Si une femme (ou moins souvent, un mari) est victime d'abus
sexuels ou physiques de la part du conjoint, elle (il) doit
sortir de cette situation. Un tel conjoint est, EN FAIT,
un non-croyant dont la conduite démontre qu'il ne
consent pas à habiter avec le conjoint croyant. Si
la réconciliation et la restauration du mariage sont,
de ce fait, impossibles, le divorce et le remariage sont
permis.
L'enseignement du Nouveau Testament est d'éviter
le divorce. Mais les êtres humains étant pécheurs,
cela n'est pas toujours possible. Dans certains cas, la
dureté du cœur et l'esprit charnel peuvent déformer
la relation conjugale à un point tel que le divorce
est la seule solution envisageable.
Dans tous les cas de divorce ou d'annulation, chaque conjoint,
croyant ou non-croyant, doit prendre sa décision
librement. C'est pourquoi la décision finale de divorcer,
mûrement réfléchie et bien pesée,
revient aux conjoints eux-mêmes. Personne ne devrait
porter un jugement pour ou contre, les personnes qui vivent
un divorce. Dieu est leur seul juge. Le côté
de Dieu est le troisième côté de la
médaille.
Bonheur : Calculer la Dépense
Dans une société de plus en plus "cyberbranchée",
il faut s'attendre à découvrir de nouvelles
situations d'échecs et de faillites de l'amour conjugal.
Aucun doute que le droit civil évolue pour mieux
départager les obligations et les droits des conjoints
en guerre, et mieux protéger le bien-être de
chacun des époux et des enfants. Les enseignements
bibliques seront toujours d'un grand secours, soit pour
restaurer un mariage boiteux, soit pour se tirer d'un mariage
devenu infernal. Mais comment s'assurer contre un échec
marital ?
Pour éviter le divorce, la meilleure garantie est
de construire un mariage sur le roc et non sur le sable.

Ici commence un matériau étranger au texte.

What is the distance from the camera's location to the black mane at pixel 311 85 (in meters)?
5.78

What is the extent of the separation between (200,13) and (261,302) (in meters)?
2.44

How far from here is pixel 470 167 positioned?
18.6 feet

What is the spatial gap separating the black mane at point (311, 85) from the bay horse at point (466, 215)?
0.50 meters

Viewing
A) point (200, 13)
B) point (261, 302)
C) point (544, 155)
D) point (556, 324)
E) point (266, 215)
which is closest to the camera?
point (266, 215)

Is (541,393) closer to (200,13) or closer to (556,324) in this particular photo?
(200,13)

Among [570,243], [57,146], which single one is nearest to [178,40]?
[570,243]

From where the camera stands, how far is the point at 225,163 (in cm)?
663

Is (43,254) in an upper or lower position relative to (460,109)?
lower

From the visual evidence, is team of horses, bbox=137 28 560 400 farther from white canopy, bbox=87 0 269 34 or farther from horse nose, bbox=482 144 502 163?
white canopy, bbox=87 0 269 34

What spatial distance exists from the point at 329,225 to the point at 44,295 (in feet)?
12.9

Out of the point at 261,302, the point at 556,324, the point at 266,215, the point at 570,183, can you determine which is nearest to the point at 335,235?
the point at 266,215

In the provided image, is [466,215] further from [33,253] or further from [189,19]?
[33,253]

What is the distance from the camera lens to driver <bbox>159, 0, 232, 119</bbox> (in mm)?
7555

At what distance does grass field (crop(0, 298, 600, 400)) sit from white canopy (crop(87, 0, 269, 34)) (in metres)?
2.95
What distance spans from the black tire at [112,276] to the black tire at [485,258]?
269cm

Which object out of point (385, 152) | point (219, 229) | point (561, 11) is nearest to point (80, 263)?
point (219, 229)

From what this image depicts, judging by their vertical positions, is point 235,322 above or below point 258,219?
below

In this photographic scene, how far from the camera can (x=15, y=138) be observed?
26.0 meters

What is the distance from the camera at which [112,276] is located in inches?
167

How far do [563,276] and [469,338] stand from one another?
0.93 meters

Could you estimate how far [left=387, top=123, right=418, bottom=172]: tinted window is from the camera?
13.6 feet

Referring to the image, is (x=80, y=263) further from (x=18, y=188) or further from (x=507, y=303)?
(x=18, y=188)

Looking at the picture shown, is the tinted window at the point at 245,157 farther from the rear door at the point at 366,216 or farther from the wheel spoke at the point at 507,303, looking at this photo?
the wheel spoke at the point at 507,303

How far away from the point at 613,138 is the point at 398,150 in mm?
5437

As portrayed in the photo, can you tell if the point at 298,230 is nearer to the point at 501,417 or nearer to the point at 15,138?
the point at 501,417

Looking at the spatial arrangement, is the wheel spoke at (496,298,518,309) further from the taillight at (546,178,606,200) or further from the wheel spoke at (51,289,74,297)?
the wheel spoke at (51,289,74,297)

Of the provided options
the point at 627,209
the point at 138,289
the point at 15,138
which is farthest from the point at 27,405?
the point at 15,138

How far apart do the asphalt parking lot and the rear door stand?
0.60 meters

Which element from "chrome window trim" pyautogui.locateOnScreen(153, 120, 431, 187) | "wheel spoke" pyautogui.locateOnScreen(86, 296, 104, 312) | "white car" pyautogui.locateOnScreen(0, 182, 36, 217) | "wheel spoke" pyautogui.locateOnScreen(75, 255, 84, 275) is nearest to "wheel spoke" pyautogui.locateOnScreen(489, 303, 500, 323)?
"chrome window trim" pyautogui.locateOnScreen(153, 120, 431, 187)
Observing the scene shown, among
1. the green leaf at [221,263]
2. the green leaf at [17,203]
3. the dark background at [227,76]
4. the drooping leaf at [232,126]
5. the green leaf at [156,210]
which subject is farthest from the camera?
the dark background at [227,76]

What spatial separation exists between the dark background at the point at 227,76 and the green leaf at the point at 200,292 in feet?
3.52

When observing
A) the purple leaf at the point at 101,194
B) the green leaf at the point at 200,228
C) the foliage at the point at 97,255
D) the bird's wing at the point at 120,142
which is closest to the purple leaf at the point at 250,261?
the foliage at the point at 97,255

Les tempêtes de la vie ne manqueront pas de s'acharner
sur la maison, mais elle pourra résister aux pires
assauts (Matthieu 7 : 24-27).
Avant de s'engager, il faut calculer la dépense
(Luc 14 : 28), et voir si l'on est en mesure de terminer
dans le bonheur ce que l'on a entrepris de construire dans
le bonheur. Dépense en amour, en abnégation,
en affection, en humilité, en temps et en argent.
Il faut aussi évaluer, non pas seulement ce que l'autre
nous apportera, mais, avant tout, ce que l'on pourra vraiment
apporter à l'autre, et accepter de mettre en commun
deux vies, deux intelligences, pour réaliser un seul
rêve, et vivre un seul amour, après avoir bien
compris qu' "il n'y a pas de plus grand amour que de
donner sa vie pour ceux qu'on aime" (Jean 15 : 13).